So collaborative filtering appeals to me even more than popularity ranking. A collaborative filtering system lets you rate things (movies, books, politicians--anything) and compares your ratings to other people's ratings. If someone has movie preferences similar to yours, you are likely to agree on the next movie to come along.


This was the part I liked most:


When I want to educate myself regarding a topic, my first step is to find a place where interested people congregate (it could be a mailing list, if I am doing my research in virtual mode) or a collection of useful documents. When I find people who impress me with their insights or who simply intrigue me with their points of view, I spend more time reading what they have to say and ask them for pointers to new material.
This technique uses affinity between individuals, as collaborative filtering does, but the individuals are actively seeking affinity rather than passively waiting for it to emerge from a collaborative filtering system.
Most subtle, perhaps, is the way I discover new topics of importance by following what interests the people I respect. For instance, if I learn from someone's views in a particular software area and find that he's becoming obsessed over some piece of hardware, I decide that it's time to look into that hardware.
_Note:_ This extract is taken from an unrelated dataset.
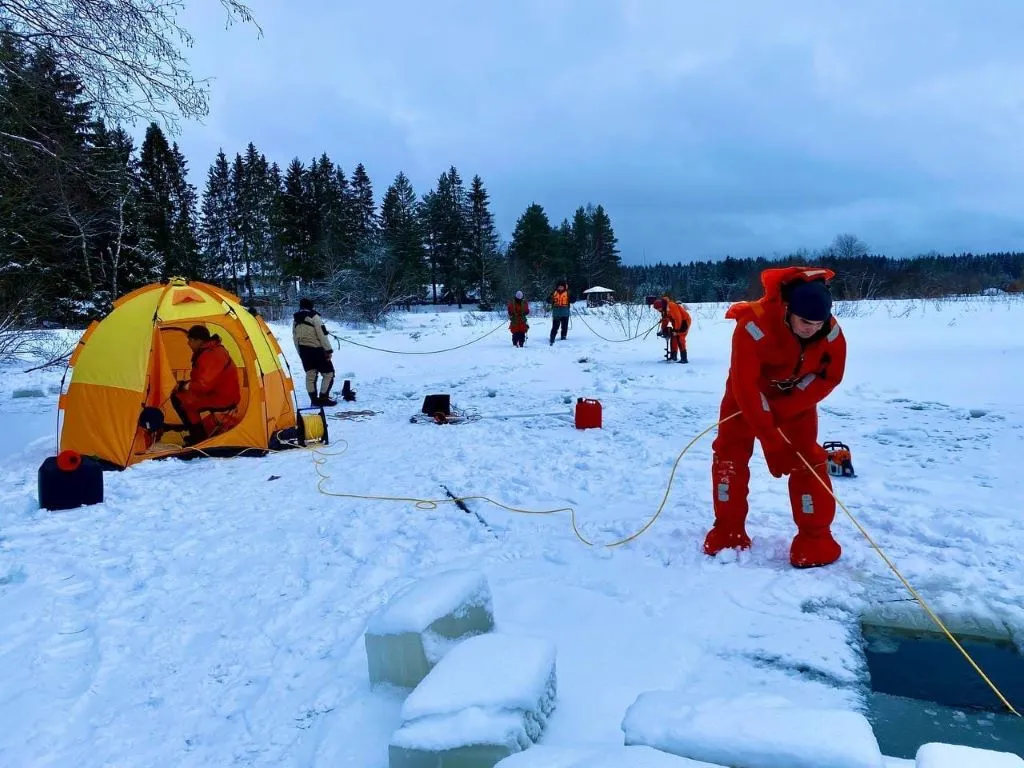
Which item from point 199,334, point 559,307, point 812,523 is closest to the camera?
point 812,523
I don't simply screen out this new information because it's different from the software area that we've always talked about.
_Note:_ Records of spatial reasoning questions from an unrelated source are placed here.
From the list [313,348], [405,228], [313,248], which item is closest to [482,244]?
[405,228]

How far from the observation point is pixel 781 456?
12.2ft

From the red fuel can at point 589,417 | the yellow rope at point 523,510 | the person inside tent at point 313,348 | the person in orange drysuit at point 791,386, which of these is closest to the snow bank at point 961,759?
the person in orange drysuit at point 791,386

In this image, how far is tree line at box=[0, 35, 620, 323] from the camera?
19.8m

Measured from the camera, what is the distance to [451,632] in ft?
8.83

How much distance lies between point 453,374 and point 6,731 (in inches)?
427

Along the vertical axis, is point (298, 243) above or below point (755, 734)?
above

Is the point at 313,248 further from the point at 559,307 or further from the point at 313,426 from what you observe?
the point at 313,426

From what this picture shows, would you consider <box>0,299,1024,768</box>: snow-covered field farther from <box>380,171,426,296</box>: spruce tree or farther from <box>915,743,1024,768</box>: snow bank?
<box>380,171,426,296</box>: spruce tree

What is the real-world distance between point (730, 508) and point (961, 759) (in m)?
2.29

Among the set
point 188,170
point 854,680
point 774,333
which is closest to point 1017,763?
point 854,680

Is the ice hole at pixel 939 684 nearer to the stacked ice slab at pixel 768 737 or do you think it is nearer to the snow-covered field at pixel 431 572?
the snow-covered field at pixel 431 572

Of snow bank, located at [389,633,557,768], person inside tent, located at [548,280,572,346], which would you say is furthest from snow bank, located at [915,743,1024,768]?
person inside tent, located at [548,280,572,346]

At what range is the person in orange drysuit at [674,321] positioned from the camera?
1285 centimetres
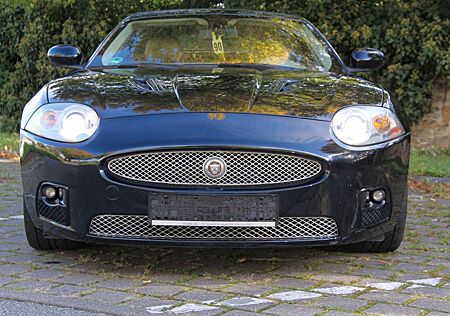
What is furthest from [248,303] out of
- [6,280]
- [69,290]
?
[6,280]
I guess this "passive" mode is precisely what bothers me in Amazon's approach. I do not want to know what people like me like (no pun intended), I want to know what people who are better than me like. It's A. Maslow's meme, I am sure, that contaminated my mind. He said in one of his books that some people have ability to make the best choices, what is good and healthy for human beings. If other people followed their choice, they would only benefit. Something like that, I forgot details. I employ this strategy since then, and it works fine. Find somebody who is a deep thinker in software field, and chances are his favorite books or movies are also damn interesting.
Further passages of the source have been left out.